TEKS SUMBER →
━━━━━━━━━━━━━━━━━━━━━━━━━━━━━━

Syaikh ‘Abdul Muhsin bin Hamad bin ‘Utsman al-‘Abbad Alu Badr
Beliau terkenal dengan nama Syekh ‘Abdul Muhsin al’Abbad, Muhaddits senior abad ini sang ayah sekaligus guru Prof DR ‘Abdur-Razzâq. Syekh al’Abbad lahir setelah sholat Isya’ pada malam Selasa tanggal 3 Ramadhan tahun 1353H di ‘Zulfa’ (300 km dari utara Riyadh). Beliau tumbuh dan dewasa di desa ini dan belajar baca tulis di sekolah yang diasuh oleh masyaikh Zulfa. Beliau senantiasa dalam peringkat satu mulai dari awal belajar beliau hingga beliau lulus dan mendapatkan ijazah dari Ma’had ‘Ilmi dan Kuliah Syari’ah di Riyadh.

━━━━━━━━━━━━━━━━━━━━━━━━━━━━━━

DAFTAR DATA →
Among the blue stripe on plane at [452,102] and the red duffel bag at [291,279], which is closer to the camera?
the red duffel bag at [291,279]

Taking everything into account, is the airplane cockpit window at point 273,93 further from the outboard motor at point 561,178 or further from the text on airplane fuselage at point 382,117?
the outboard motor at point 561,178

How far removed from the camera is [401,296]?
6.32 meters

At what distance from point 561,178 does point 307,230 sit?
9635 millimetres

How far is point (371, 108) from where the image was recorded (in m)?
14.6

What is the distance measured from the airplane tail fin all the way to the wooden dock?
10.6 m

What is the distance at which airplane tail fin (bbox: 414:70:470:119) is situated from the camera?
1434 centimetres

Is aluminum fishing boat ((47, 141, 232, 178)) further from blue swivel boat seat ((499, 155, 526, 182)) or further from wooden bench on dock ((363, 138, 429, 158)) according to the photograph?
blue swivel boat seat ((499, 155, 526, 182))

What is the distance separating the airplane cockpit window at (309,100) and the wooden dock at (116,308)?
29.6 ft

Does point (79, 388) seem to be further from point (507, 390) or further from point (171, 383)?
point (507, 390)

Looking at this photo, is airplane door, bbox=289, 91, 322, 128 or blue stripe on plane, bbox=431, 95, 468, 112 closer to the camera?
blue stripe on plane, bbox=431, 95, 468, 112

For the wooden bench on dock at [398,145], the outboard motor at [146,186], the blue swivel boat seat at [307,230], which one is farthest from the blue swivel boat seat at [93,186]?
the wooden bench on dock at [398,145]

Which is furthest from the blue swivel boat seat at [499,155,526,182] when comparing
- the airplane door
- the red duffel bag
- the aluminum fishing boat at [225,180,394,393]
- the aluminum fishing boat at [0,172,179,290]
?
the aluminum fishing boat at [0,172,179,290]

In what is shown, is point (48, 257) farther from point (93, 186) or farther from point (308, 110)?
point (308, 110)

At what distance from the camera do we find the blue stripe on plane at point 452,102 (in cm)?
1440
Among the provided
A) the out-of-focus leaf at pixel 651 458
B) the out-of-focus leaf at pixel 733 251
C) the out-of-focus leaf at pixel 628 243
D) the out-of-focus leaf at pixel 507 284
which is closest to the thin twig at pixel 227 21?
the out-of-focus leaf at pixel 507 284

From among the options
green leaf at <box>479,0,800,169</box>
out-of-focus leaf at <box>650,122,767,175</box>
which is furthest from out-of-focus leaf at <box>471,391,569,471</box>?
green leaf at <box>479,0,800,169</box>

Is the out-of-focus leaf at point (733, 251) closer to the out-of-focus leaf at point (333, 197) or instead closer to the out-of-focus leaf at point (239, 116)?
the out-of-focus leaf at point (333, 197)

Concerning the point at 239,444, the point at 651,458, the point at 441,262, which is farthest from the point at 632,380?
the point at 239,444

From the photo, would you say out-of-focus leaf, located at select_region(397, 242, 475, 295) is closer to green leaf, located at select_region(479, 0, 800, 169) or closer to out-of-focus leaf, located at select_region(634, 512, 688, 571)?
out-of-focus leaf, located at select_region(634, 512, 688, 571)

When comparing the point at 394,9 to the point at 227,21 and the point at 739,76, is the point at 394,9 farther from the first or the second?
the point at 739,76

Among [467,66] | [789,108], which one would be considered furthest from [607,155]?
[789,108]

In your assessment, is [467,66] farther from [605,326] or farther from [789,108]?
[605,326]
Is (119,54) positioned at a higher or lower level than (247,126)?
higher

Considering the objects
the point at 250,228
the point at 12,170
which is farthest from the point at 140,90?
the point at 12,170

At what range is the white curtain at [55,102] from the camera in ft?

━━━━━━━━━━━━━━━━━━━━━━━━━━━━━━

INSTRUKSI TUGAS →
1. Salin bagian biografi Syekh al-‘Abbad yang terletak di antara "Syaikh ‘Abdul Muhsin" dan "Syari’ah di Riyadh.", termasuk kedua batas tersebut.
2. Menurut biografi Syekh al-‘Abbad, kapan beliau dilahirkan?
3. Teruskan biografi Syekh al-‘Abbad, dimulai sesudah kalimat terakhirnya.

JAWABAN PER TUGAS →
1.
Syaikh ‘Abdul Muhsin bin Hamad bin ‘Utsman al-‘Abbad Alu Badr
Beliau terkenal dengan nama Syekh ‘Abdul Muhsin al’Abbad, Muhaddits senior abad ini sang ayah sekaligus guru Prof DR ‘Abdur-Razzâq. Syekh al’Abbad lahir setelah sholat Isya’ pada malam Selasa tanggal 3 Ramadhan tahun 1353H di ‘Zulfa’ (300 km dari utara Riyadh). Beliau tumbuh dan dewasa di desa ini dan belajar baca tulis di sekolah yang diasuh oleh masyaikh Zulfa. Beliau senantiasa dalam peringkat satu mulai dari awal belajar beliau hingga beliau lulus dan mendapatkan ijazah dari Ma’had ‘Ilmi dan Kuliah Syari’ah di Riyadh.

2. Beliau lahir setelah sholat Isya’ pada malam Selasa tanggal 3 Ramadhan tahun 1353H.

3.
Syaikh al’Abbad sangat antusias di dalam menimba ilmu baik di Universitas maupun di masjid-masjid, beliau banyak belajar dari para ulama besar semisal Imam Muhammad bin Ibrahim Alu Syaikh, Imam ‘Abdul Aziz bin Baz, al-‘Allamah Muhammad al-Amin asy-Syinqithi, al-‘Allamah ‘Abdurrahman al-‘Afriqi, al-‘Allamah ‘Abdurrazaq ‘Afifi, al-‘Allamah Hammad al-Anshari dan lainnya rahimahumullahu ajma’in.
Pada tahun 1393 H, Syaikh diangkat sebagai wakil rektor Universitas Islam Madinah dan rektor Universitas Islam pada saat itu adalah Syaikh ‘Abdul ‘Aziz bin Baz. Setelah Imam Ibnu Baz menjadi kepala Lembaga Buhutsul ‘Ilmiyyah wal Ifta’ (Pembahasan Ilmiah dan Fatwa), maka Syaikh ‘Abdul Muhsin yang menggantikan kedudukan beliau di Universitas Madinah sebagai rektor.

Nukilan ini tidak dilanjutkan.